### Task objective
Set out every row below as a numbered list, leaving out the blank lines.

#####

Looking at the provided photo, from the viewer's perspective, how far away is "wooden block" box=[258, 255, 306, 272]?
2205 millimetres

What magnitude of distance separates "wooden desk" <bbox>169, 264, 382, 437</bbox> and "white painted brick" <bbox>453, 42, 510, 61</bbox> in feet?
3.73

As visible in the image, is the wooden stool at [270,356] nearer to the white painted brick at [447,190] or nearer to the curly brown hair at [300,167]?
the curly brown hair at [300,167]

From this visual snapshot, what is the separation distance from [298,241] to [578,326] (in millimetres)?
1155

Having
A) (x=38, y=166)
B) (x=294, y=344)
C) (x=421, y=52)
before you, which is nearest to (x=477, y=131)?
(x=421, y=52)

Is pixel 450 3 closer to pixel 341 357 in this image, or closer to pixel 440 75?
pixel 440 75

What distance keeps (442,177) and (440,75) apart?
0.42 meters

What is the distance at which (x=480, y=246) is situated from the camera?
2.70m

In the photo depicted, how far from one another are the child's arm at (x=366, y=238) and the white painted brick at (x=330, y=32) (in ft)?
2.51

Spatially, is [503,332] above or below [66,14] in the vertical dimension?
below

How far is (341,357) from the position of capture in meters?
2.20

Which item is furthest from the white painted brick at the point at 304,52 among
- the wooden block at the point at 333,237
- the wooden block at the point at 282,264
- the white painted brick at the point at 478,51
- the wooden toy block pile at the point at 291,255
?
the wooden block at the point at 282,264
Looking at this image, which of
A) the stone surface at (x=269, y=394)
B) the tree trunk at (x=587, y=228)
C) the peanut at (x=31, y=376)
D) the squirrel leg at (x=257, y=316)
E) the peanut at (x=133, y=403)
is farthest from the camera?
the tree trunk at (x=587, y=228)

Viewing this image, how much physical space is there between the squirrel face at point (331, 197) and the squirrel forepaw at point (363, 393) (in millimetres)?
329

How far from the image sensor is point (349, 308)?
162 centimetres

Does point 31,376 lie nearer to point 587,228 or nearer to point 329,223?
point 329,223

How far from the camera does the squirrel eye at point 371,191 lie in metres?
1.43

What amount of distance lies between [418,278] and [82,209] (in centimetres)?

#####

### Exercise solution
1. Looking at the provided photo, from the viewer's perspective, how far away is "wooden block" box=[258, 255, 306, 272]?
2. 2205 millimetres
3. What magnitude of distance separates "wooden desk" <bbox>169, 264, 382, 437</bbox> and "white painted brick" <bbox>453, 42, 510, 61</bbox> in feet?
4. 3.73
5. As visible in the image, is the wooden stool at [270,356] nearer to the white painted brick at [447,190] or nearer to the curly brown hair at [300,167]?
6. the curly brown hair at [300,167]
7. From this visual snapshot, what is the separation distance from [298,241] to [578,326] (in millimetres)?
8. 1155
9. Having
10. A) (x=38, y=166)
11. B) (x=294, y=344)
12. C) (x=421, y=52)
13. before you, which is nearest to (x=477, y=131)?
14. (x=421, y=52)
15. Is pixel 450 3 closer to pixel 341 357 in this image, or closer to pixel 440 75?
16. pixel 440 75
17. What distance keeps (442,177) and (440,75) apart?
18. 0.42 meters
19. What is the distance at which (x=480, y=246) is situated from the camera?
20. 2.70m
21. In the photo depicted, how far from one another are the child's arm at (x=366, y=238) and the white painted brick at (x=330, y=32) (in ft)?
22. 2.51
23. Spatially, is [503,332] above or below [66,14] in the vertical dimension?
24. below
25. How far is (341,357) from the position of capture in meters?
26. 2.20
27. Which item is furthest from the white painted brick at the point at 304,52 among
28. - the wooden block at the point at 333,237
29. - the wooden block at the point at 282,264
30. - the white painted brick at the point at 478,51
31. - the wooden toy block pile at the point at 291,255
32. ?
33. the wooden block at the point at 282,264
34. Looking at this image, which of
35. A) the stone surface at (x=269, y=394)
36. B) the tree trunk at (x=587, y=228)
37. C) the peanut at (x=31, y=376)
38. D) the squirrel leg at (x=257, y=316)
39. E) the peanut at (x=133, y=403)
40. is farthest from the camera?
41. the tree trunk at (x=587, y=228)
42. Viewing this image, how much physical space is there between the squirrel face at point (331, 197) and the squirrel forepaw at point (363, 393) (in millimetres)?
43. 329
44. How far from the image sensor is point (349, 308)?
45. 162 centimetres
46. Does point 31,376 lie nearer to point 587,228 or nearer to point 329,223?
47. point 329,223
48. How far from the camera does the squirrel eye at point 371,191 lie in metres?
49. 1.43
50. What amount of distance lies between [418,278] and [82,209] (in centimetres)?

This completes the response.